The presence of a fibrotic focus in invasive breast carcinoma correlates with the expression of carbonic anhydrase IX and is a marker of hypoxia and poor prognosis.
Colpaert CG., Vermeulen PB., Fox SB., Harris AL., Dirix LY., Van Marck EA.
The value of the fibrotic focus (FF) as a marker of intra-tumoral hypoxia in invasive breast carcinoma was assessed by studying its relationship with the expression of the hypoxia-induced carbonic anhydrase IX (CA IX), angiogenesis indices and prognosis.

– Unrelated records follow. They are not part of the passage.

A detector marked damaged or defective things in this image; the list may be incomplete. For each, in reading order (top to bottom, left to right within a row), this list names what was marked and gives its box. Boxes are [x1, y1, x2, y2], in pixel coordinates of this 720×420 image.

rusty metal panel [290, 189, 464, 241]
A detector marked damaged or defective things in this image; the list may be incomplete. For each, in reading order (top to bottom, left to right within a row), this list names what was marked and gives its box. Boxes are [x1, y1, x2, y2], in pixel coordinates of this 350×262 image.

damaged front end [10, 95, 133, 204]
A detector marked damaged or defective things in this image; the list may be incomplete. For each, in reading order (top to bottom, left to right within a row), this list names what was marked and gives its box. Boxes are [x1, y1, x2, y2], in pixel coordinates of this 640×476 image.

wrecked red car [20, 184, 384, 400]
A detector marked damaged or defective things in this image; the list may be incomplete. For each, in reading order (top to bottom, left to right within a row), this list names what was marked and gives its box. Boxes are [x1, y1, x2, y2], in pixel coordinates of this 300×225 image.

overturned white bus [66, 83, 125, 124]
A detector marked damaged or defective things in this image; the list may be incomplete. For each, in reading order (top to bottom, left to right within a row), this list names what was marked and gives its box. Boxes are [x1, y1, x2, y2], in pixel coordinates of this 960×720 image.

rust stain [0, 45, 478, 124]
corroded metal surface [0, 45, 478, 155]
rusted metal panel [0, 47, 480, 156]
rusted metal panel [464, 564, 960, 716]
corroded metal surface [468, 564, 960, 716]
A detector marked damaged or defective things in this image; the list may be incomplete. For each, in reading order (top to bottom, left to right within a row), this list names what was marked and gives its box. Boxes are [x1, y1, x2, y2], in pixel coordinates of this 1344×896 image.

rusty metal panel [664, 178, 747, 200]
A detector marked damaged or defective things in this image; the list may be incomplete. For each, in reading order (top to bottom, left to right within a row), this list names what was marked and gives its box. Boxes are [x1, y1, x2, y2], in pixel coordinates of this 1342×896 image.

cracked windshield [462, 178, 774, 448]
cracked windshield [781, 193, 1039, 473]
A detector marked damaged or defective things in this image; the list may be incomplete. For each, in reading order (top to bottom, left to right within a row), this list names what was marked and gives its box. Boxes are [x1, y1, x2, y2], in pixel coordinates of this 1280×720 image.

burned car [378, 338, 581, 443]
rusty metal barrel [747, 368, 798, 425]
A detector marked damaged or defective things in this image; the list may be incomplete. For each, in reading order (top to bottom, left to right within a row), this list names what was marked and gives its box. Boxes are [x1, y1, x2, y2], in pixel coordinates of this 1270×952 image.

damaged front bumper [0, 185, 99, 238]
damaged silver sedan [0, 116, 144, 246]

CA IX expression was immunohistochemically detected in 2 independent study groups, totaling 184 patients, and correlated with tumor characteristics, angiogenesis related parameters and patient outcome by univariate analysis. CA IX immunostaining scores in carcinoma cells and in tumoral fibroblasts were significantly higher in expansively growing tumors (p = 0.0001 and p < 10(-4), respectively), containing an FF (p = 0.0004 and p < 10(-4)) and showing high histological grade (p = 0.016 and p = 0.0006). Microvessel density, quantified by Chalkley counting, was correlated with CA IX expression both in the carcinoma cells and in the fibroblasts (p = 0.0076 and p = 0.0025) and with the presence and relative size of an FF (p = 0.006). The fraction of proliferating endothelial cells was positively correlated with CA IX scores in the fibroblasts (r = 0.4, p = 0.02) and with the presence of an FF (p = 0.02). CA IX scores in the fibroblasts--and to a lesser extent in the carcinoma cells--were associated with a higher relapse rate (p = 0.006) and a worse overall survival (p = 0.003). The highest CA IX immunostaining scores were found in the fibroblasts of large FF occupying more than one-third of the tumor. A large FF was associated with worse overall survival in a consecutive patient group (p = 0.01) and with shorter disease-free (p = 0.02) and overall survival (p = 0.0005) in T1-2N0 breast cancer patients. The strong association of CA IX expression with the presence of an FF shows that the latter is a marker of intra-tumoral hypoxia. FF is useful as a surrogate marker of hypoxia-driven ongoing angiogenesis and is associated with a higher relapse rate and a worse overall survival.